会社は、従業員を使用して利益を上げている以上、従業員による事業活動の危険を会社も負担するのが公平であるという「報償責任の原則」という考え方があります。本件ではノートPCに飲み物をこぼした行為について会社の過失があるわけではありませんが、この報償責任の原則に従えば、発生した損害の全てを従業員に負担させることはできないということになります。
具体的に請求できる金額は個々の事案により異なりますが、判例では「使用者は、その事業の性格・規模・施設の状況、被用者の業務の内容、労働条件、勤務態度、加害行為の態様、加害行為の予防若しくは損失の分散についての使用者の配慮の程度その他諸般の事情に照らし、損害の公平な分担という見地から信義則上相当と認められる限度において、被用者に対し右損害の賠償又は求償の請求をすることができる(茨城石炭商事事件 最高裁小法廷、昭和51年7月8日判決)」としています。なお、この事件では、従業員に請求できる範囲は損害額の4分の1を限度とすべきとされています。
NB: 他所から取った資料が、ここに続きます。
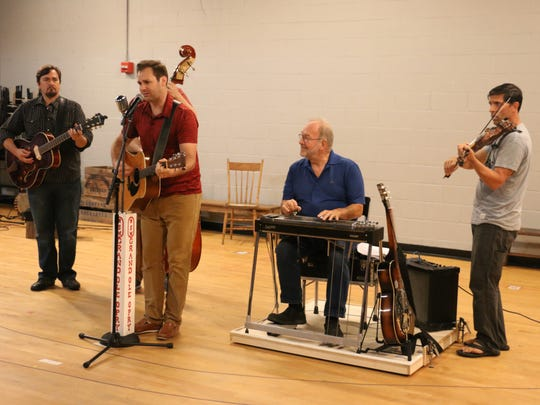 Ben Hope (starring as Hank Williams) rehearses with band members Eric Anthony (Jimmy Burrhead), Roger Rettig (as Shag), David Finch (as Leon Loudmouth).
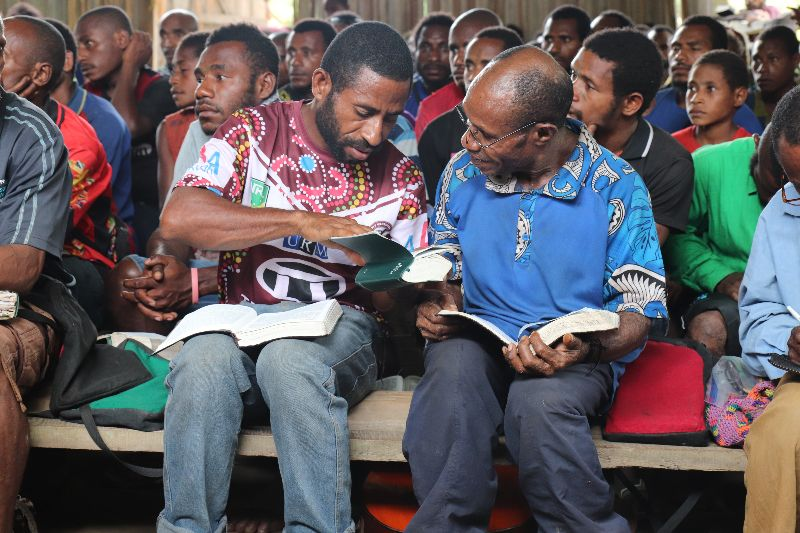 two men study the Bible during a church service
一方で、損害の全額を請求できないとしても、就業規則に損害賠償規定を設けておくことは、従業員のミスの防止や損害発生を予防する効果が期待できます。この場合の注意点としては、あらかじめ損害賠償額を決めて定めることはできません。
例えば「一定期日前に退職したら賠償金10万円を支払う」や「会社備品を壊したら一律5万円を支払う」というような規定は、労働基準法16条に定める賠償予定の禁止に違反することになります。
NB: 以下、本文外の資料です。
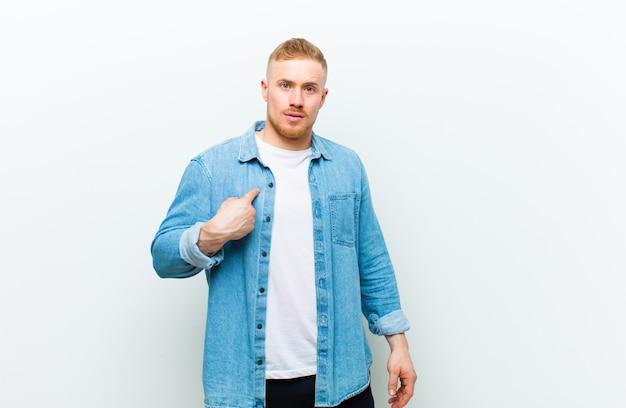 Молодой блондин, одетый в джинсовую рубашку, чувствует себя смущенным, озадаченным и неуверенным, указывая на себя, спрашивая себя и спрашивая, кто, я? над белой стеной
なお、労働基準法24条1項では賃金の全額払いが定められており、原則として社会保険料や税金など、法律で控除することが認められているもの以外を控除することは法律に違反することになります。
従って、請求金額を支払ってもらう際において、従業員の給与から一方的に控除することはできません。ただし、損害賠償について従業員の自由意志のもとで合意を得れば、給与から控除することも可能となります。